#### EXERCISE REQUIREMENTS:
Copy the records below word for word, from the line with "How far from the photographer's" to the line with "(3) [248,332] → (2) [211,141] → (1) [106,15]", both included.

—————

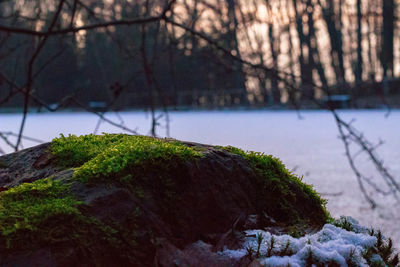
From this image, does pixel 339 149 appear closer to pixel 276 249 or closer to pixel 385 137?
pixel 385 137

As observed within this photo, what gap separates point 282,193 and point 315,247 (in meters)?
0.43

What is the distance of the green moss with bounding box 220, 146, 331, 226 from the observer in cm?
188

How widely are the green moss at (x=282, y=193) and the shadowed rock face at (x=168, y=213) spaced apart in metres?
0.01

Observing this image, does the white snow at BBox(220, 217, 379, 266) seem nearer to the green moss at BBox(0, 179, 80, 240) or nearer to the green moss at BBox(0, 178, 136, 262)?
the green moss at BBox(0, 178, 136, 262)

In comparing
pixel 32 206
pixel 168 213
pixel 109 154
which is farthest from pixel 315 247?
pixel 32 206

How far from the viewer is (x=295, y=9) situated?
281cm

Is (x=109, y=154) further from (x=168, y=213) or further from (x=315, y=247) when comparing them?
(x=315, y=247)

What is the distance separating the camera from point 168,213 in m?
1.58

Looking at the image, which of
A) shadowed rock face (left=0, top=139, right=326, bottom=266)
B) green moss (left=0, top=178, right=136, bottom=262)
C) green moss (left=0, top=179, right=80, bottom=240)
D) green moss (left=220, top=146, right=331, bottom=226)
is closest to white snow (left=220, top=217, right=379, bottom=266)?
shadowed rock face (left=0, top=139, right=326, bottom=266)

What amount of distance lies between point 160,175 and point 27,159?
2.77 feet

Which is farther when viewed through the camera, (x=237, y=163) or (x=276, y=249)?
(x=237, y=163)

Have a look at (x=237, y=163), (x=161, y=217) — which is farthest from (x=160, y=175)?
(x=237, y=163)

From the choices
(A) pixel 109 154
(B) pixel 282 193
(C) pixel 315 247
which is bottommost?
(C) pixel 315 247

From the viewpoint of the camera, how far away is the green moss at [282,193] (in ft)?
6.17
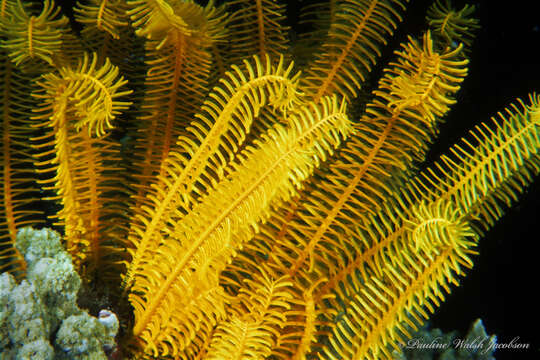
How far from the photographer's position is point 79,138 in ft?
5.31

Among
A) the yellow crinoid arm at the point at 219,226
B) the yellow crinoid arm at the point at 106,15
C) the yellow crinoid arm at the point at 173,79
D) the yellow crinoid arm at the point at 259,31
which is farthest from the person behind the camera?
the yellow crinoid arm at the point at 259,31

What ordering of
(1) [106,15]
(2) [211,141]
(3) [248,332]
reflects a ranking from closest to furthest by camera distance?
(3) [248,332] → (2) [211,141] → (1) [106,15]

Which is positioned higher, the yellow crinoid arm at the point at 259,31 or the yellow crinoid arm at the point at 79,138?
the yellow crinoid arm at the point at 259,31

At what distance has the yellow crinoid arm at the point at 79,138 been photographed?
1.36 m

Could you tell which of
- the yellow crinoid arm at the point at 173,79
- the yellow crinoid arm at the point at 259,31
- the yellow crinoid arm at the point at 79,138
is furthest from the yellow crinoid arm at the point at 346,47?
the yellow crinoid arm at the point at 79,138

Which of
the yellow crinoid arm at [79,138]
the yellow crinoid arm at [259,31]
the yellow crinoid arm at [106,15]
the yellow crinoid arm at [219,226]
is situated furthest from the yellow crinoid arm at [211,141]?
the yellow crinoid arm at [106,15]

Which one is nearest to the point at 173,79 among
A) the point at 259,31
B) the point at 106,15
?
the point at 106,15

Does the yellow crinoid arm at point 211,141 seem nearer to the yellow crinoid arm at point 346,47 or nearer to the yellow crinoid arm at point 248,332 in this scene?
the yellow crinoid arm at point 346,47

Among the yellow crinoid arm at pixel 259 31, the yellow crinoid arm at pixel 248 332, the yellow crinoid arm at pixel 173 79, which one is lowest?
the yellow crinoid arm at pixel 248 332

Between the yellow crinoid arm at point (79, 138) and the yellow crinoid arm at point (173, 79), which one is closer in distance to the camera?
the yellow crinoid arm at point (79, 138)

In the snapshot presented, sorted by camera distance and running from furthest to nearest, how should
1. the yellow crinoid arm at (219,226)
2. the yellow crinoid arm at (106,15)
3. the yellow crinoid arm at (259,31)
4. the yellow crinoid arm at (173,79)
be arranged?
the yellow crinoid arm at (259,31) < the yellow crinoid arm at (106,15) < the yellow crinoid arm at (173,79) < the yellow crinoid arm at (219,226)

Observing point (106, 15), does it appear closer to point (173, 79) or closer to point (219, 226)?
point (173, 79)

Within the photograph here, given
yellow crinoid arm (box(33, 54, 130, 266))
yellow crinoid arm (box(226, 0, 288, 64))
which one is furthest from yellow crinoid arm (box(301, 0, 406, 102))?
yellow crinoid arm (box(33, 54, 130, 266))

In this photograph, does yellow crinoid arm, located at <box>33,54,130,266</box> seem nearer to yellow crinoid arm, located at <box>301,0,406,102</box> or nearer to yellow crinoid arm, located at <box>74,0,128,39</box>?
yellow crinoid arm, located at <box>74,0,128,39</box>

—————

#### OUTPUT BELOW:
How far from the photographer's position is point 79,138 in ft?
5.31

Among
A) the yellow crinoid arm at the point at 219,226
B) the yellow crinoid arm at the point at 106,15
C) the yellow crinoid arm at the point at 173,79
D) the yellow crinoid arm at the point at 259,31
which is farthest from the person behind the camera?
the yellow crinoid arm at the point at 259,31

What ordering of
(1) [106,15]
(2) [211,141]
(3) [248,332]
reflects a ranking from closest to furthest by camera distance?
(3) [248,332] → (2) [211,141] → (1) [106,15]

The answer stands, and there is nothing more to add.